> **WHAT YOU SHOULD DO**
The entries below should be written out again exactly as they stand.

━━━━━ INPUT DATA

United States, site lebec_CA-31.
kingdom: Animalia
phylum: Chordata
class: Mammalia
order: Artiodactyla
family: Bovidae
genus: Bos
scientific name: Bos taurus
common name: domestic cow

━━━━━━━━━━

> **PROBLEM SOLUTION**
United States, site lebec_CA-31.
kingdom: Animalia
phylum: Chordata
class: Mammalia
order: Artiodactyla
family: Bovidae
genus: Bos
scientific name: Bos taurus
common name: domestic cow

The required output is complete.